In the past few years, the data protection supervisory authorities have announced in advance which privacy topic will receive increased scrutiny for the calendar year. In 2026 information and transparency obligations have been chosen.
These are not individual national actions, but part of an EU-wide Coordinated Enforcement Framework (CEF).
This means that:
- Some authorities in several Member States are simultaneously checking how controllers are fulfilling their information and transparency obligations – in other words, how well data subjects are being informed about what happens to their personal data (“privacy notice”).
- It is important to note that the focus is not whether all the i’s have been dotted and t’s have been crossed, but rather about the quality, comprehensibility and accessibility of data protection notices as a whole.
The most common mistake we see is the “strictly ornamental” privacy notice:
- The notice was created years ago
- It is often copied, but never updated
- The information no longer corresponds to the actual data processing
- The wording itself is legally correct, but practically incomprehensible
The problem here is the understanding of transparency. Transparency does not mean that a text exists somewhere. It means that data subjects actually understand what is happening.
For the 2026 enforcement focus area a key question will be: ‘Can a normal person understand this – or only someone with a law degree?’
What does this mean for you?
If your data protection notice is already based on our current templates, adapted to your company and the specific data processing and updated regularly, there is no need to worry.
If you have data protection notices that may be a little outdated, now would be an excellent time to update these!
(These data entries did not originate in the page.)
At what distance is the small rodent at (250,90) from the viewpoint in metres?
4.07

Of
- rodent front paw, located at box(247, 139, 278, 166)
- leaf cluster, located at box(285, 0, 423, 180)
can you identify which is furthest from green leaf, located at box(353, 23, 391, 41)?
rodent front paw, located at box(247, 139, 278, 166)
Don’t forget to also update your record of processing activities with your updated privacy notices. If you document these in foxondo you will find the relevant questions in each process in the question “Data protection notices for data subjects” (PG-400 or PHR-400).
Would you like to know more about the background for the CEFs?
You can find more information here:
- Coordinated Enforcement Framework of the European Data Protection Board
- Press release on the coordinated priority audit
Summary:
Check whether your data protection notices are still up to date and actually intelligibletruly comprehensible. Then you can face any inspection from the supervisory authority with confidence.